The solution to this problem lies in Digital Signal Processing (DSP). Speaker recognition is a complex problem which brings computers and communication engineering to work hand in hand. Most techniques of speaker identification require signal processing with machine learning (training over the speaker database and then identification using training data). The outline of algorithm which may be followed -
- Record the audio in raw format. This serves as the digital signal which needs to be processed.
- Apply some pre-processing routines over the captured signal. These routines could be simply signal normalization, or filtering the signal to remove noise (using band pass filters for normal frequency range of human voice. Band pass filters can in turn be created using a low pass and a high pass filter in combination.)
- Once it is fairly certain that the captured signal is pretty much free from noise, feature extraction phase begins. Some of the known techniques which are used for extracting voice features are - Mel-Frequency Cepstral Coefficients (MFCC), Linear Predictive Coding (LPC) or simple FFT features.
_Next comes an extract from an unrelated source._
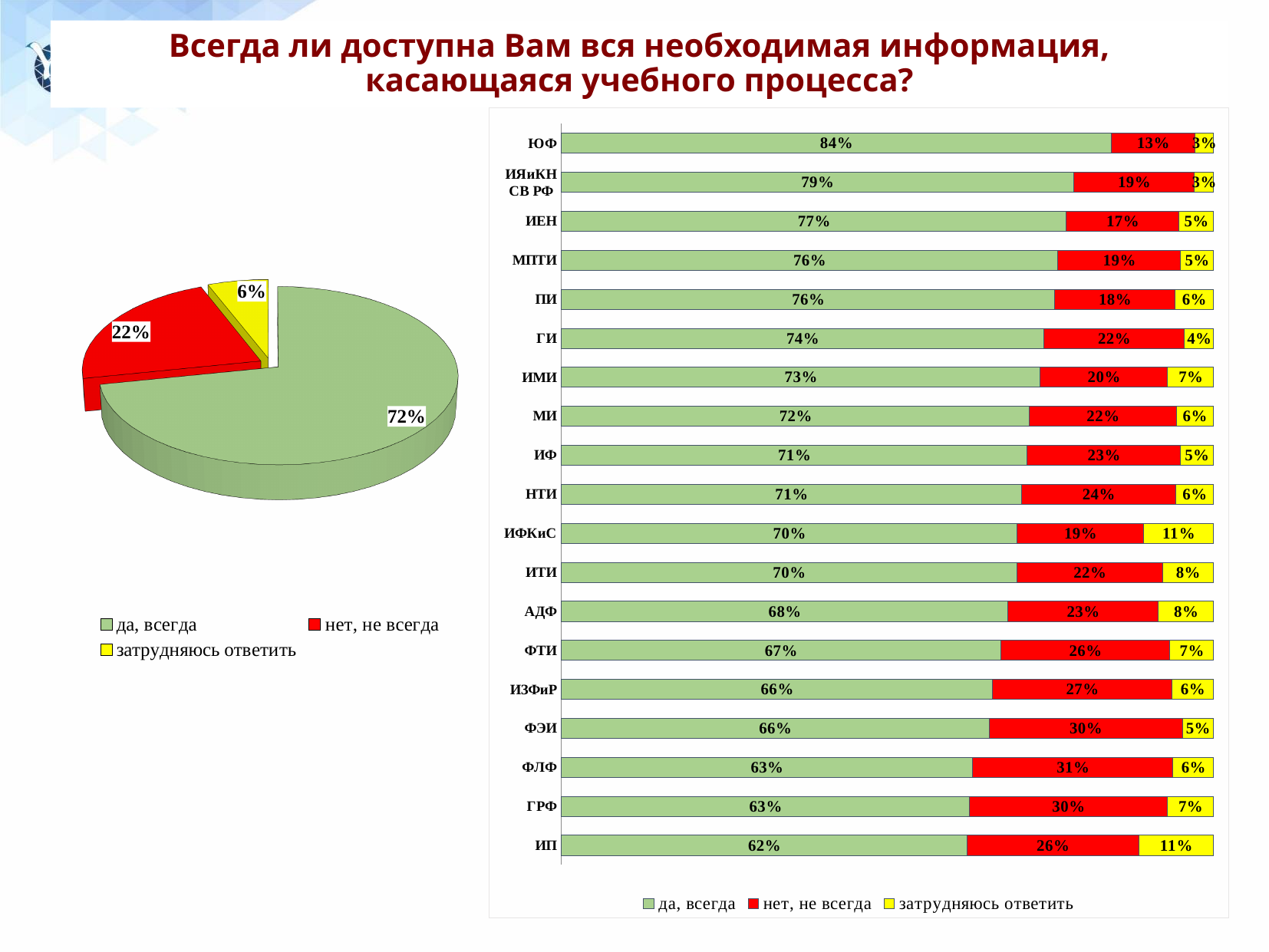
How many series does the legend of the bar chart on the right list? 3 In the pie chart on the left, what share of respondents answered "затрудняюсь ответить"? 6% In the pie chart on the left, what share of respondents answered "да, всегда"? 72% In the bar chart on the right, what is the difference between the "да, всегда" values for ЮФ and ИП? 22% In the bar chart on the right, what is the value of "нет, не всегда" for ФЛФ? 31% How many categories are shown in the bar chart on the right? 19 In the bar chart on the right, what is the value of "затрудняюсь ответить" for ИФКиС? 11% In the bar chart on the right, which is larger: the "нет, не всегда" value for ФЭИ or for ИЕН? ФЭИ In the bar chart on the right, which category has the highest value for "да, всегда"? ЮФ What kind of chart is shown on the right side of the slide? Stacked bar chart In the bar chart on the right, what is the value of "да, всегда" for ЮФ? 84% In the bar chart on the right, which category has the lowest value for "да, всегда"? ИП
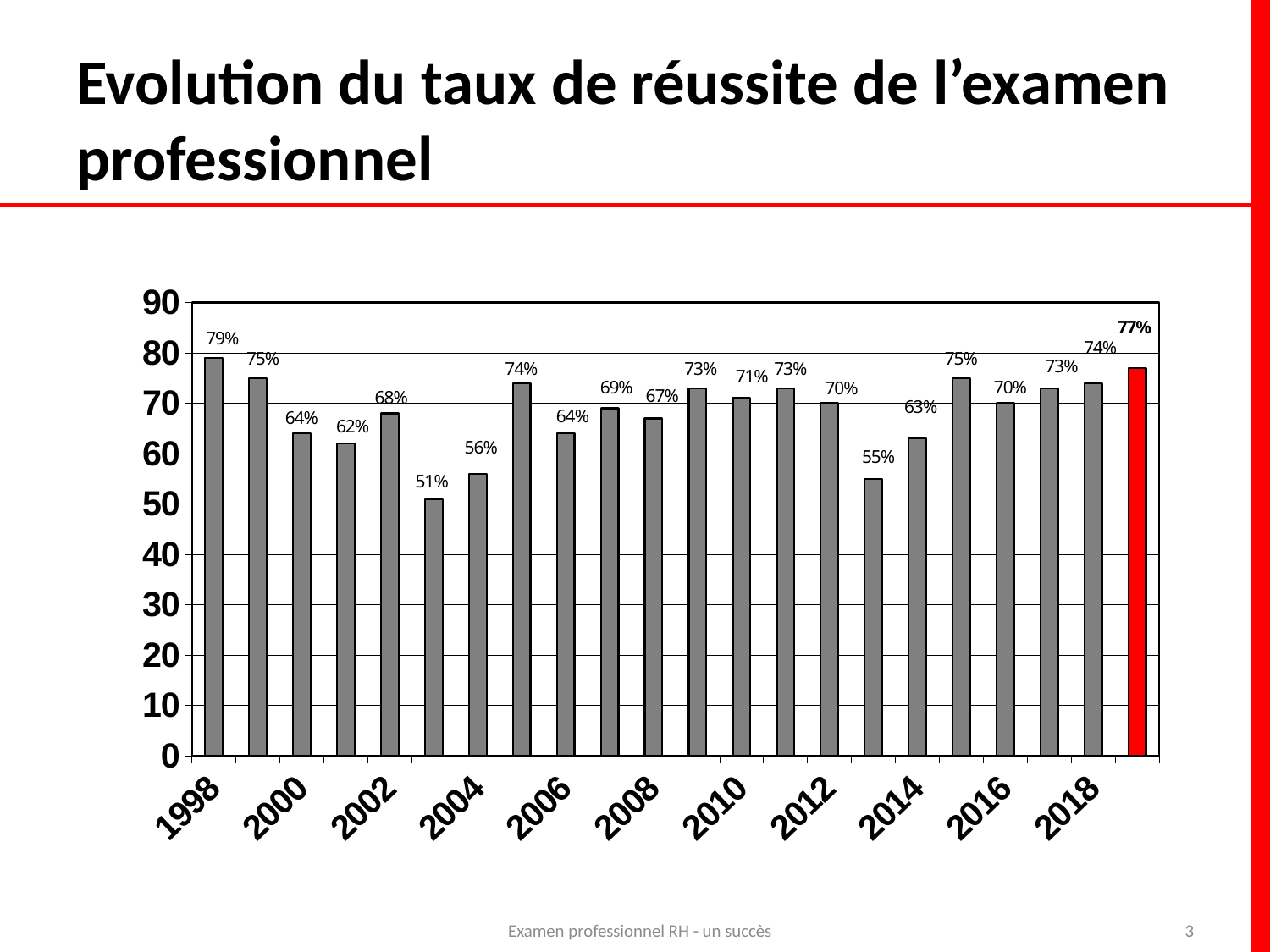
What is the difference between the success rate in 1998 and in 2000? 15% How many bars are plotted in the chart? 22 What type of chart is shown on the slide? bar chart What is the success rate shown for 2000? 64% What value is shown on the red bar at the right end of the chart? 77% Which is larger, the value for 2004 or the value for 2006? 2006 Is the value for 2012 greater or less than 60? greater What is the success rate shown for 1998? 79% What is the success rate shown for 2014? 63% Which year has the highest success rate in the chart? 1998 What is the lowest value shown in the chart? 51% What is the success rate shown for 2002? 68%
- Now, there are two phases - training and testing.
- First the system needs to be trained over the voice features of different speakers before it is capable to distinguish between them. In order to ensure that the features are correctly calculated, it is recommended that several (>10) samples of voice from speakers must be collected for training purposes.
- Training can be done using different techniques like neural networks or distance based classification to find the differences in the features of voices from different speakers.
- In testing phase, the training data is used to find the voice feature set which lies at the lowest distance from the signal being tested. Different distances like Euclidean or Chebyshev distances might be used to calculate this proximity.
There are two open source implementations which enable speaker identification - ALIZE: http://mistral.univ-avignon.fr/index_en.html and MARF: http://marf.sourceforge.net/.
I know its a bit late to answer this question, but I hope someone finds it useful.
This is an extremely hard problem, even for experts in speech and signal processing. This page has much more information: http://en.wikipedia.org/wiki/Speaker_recognition
And some suggested technology starting points:
The various technologies used to
process and store voice prints include
frequency estimation, hidden Markov
models, Gaussian mixture models,
pattern matching algorithms, neural
networks, matrix representation,Vector
Quantization and decision trees. Some
systems also use "anti-speaker"
techniques, such as cohort models, and
world models.
Having only two people to differentiate, if they are uttering the same word or phrase will make this much easier. I suggest starting with something simple, and only adding complexity as needed.
To begin, I'd try sample counts of the digital waveform, binned by time and magnitude or (if you have the software functionality handy) an FFT of the entire utterance. I'd consider a basic modeling process first, too, such as linear discriminant (or whatever you already have available).
Another way to go is to use an array of microphones and differentiate between the postions and directions of the vocal sources. I consider this to be a easier approach since the position calculation is much less complicated than separating different speakers from a mono or stereo source.